The divergence with the broader market told its own story. While the Nasdaq cratered, the Dow Jones Industrial Average, with its heavier weighting toward industrials, financials and consumer staples, actually advanced 0.60 per cent to 51,876. The S&P 500 fell a more moderate 1.95 per cent to 7,354, its losses cushioned by those same old-economy constituents. The gap between the three indices amounted to a live tutorial in sector rotation, with investors visibly rotating out of high-multiple technology names and into stocks with more tangible near-term earnings.
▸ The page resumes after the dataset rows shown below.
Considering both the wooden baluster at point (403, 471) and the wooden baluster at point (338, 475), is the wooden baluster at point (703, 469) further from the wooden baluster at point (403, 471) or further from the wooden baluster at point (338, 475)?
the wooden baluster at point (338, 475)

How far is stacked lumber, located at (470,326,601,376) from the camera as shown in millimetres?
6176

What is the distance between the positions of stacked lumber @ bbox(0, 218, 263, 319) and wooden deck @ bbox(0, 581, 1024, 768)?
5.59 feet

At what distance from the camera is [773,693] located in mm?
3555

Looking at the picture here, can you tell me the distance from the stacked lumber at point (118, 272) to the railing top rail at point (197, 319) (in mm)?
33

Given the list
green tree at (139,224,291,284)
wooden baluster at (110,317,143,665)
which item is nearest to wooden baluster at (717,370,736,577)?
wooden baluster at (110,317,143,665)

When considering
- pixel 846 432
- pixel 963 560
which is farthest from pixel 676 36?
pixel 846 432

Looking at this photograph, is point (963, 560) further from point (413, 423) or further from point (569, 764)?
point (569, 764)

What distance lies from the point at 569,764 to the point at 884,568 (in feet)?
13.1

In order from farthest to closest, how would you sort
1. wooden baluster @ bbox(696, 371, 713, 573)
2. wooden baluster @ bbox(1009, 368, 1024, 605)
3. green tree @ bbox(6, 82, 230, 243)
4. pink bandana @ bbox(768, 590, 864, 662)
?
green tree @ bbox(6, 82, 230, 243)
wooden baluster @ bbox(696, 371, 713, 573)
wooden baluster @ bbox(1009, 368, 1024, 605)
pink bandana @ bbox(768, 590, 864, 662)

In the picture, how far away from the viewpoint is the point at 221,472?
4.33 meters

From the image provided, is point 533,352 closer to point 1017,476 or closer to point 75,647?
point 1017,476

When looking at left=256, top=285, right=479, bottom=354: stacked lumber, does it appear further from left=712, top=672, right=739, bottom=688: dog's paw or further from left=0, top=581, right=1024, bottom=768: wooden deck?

The Silicon Backbone Under Pressure
Semiconductors sit at the centre of every serious conversation about artificial intelligence infrastructure. The chips required to train and run large language models, process data at hyperscale and power the next generation of autonomous systems have made chipmakers among the most closely watched companies on any American exchange. Names such as Nvidia, Broadcom, TSMC's American depositary receipts and Advanced Micro Devices have, at various points over the past eighteen months, been described as the railroads of the modern economy, indispensable picks-and-shovels plays on a generational technology shift.
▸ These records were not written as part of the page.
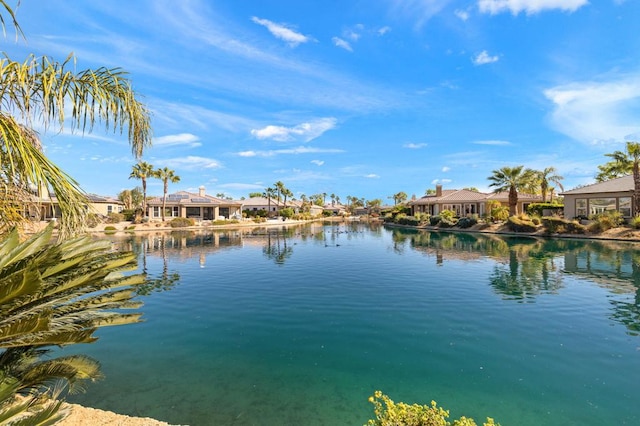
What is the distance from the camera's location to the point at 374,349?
864 centimetres

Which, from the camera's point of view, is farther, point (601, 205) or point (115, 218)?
point (115, 218)

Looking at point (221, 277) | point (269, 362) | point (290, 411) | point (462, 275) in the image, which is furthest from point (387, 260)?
point (290, 411)

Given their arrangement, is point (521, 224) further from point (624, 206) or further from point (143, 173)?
point (143, 173)

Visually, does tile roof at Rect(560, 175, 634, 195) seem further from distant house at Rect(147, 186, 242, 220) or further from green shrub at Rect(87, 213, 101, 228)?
distant house at Rect(147, 186, 242, 220)

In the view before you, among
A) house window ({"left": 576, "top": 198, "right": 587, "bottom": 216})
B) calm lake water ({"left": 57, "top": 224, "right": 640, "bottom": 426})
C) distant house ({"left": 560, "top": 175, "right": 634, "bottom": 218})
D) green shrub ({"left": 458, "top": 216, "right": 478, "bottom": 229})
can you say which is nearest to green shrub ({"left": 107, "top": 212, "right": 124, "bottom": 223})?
calm lake water ({"left": 57, "top": 224, "right": 640, "bottom": 426})

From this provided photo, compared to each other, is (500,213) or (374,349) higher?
(500,213)

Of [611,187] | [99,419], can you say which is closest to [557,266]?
[99,419]

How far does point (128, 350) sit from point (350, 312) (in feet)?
21.8

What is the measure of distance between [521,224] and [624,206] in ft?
33.7

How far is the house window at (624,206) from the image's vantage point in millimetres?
35844

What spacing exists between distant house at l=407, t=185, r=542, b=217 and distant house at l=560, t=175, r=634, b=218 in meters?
11.9

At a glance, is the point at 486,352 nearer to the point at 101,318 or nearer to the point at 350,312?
the point at 350,312

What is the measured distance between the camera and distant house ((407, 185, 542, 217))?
5381cm

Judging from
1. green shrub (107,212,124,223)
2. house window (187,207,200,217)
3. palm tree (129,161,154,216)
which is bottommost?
green shrub (107,212,124,223)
That framing holds strategic logic, but it does not insulate those stocks from valuation gravity. When sentiment shifts, as it did sharply on Monday, the most richly priced names absorb the most damage. South Korea's announcement of an massive chip and artificial intelligence investment plan, running into the hundreds of billions of dollars, underscores that competition in semiconductor manufacturing is intensifying globally, adding a longer-term margin pressure narrative to the short-term selling.
Gold's 1.78 per cent advance to US$4,061 per ounce on the same session reinforced the defensive character of Monday's trade. Investors who found comfort in the precious metal were, in effect, paying a premium to step away from the technology complex entirely. Bitcoin edged marginally higher, to US$60,006, though its correlation with risk assets remains fluid enough that a single session's move carries limited signal.
WTI crude slipped to US$70.00 per barrel, a modest decline that does little to alleviate cost pressures for the energy-intensive data centre operators that underpin AI infrastructure. Power consumption remains one of the least-discussed constraints on the pace of AI deployment, and any sustained weakness in energy investment could yet emerge as a structural bottleneck.
For Angelenos reviewing their brokerage and retirement statements this week, Monday's session is a useful prompt. Concentration in AI-adjacent semiconductors has rewarded patient investors handsomely, but the Nasdaq's 4.60 per cent drop in a single day illustrates the asymmetry that comes with that exposure. Diversification, even in a bull market, continues to earn its keep.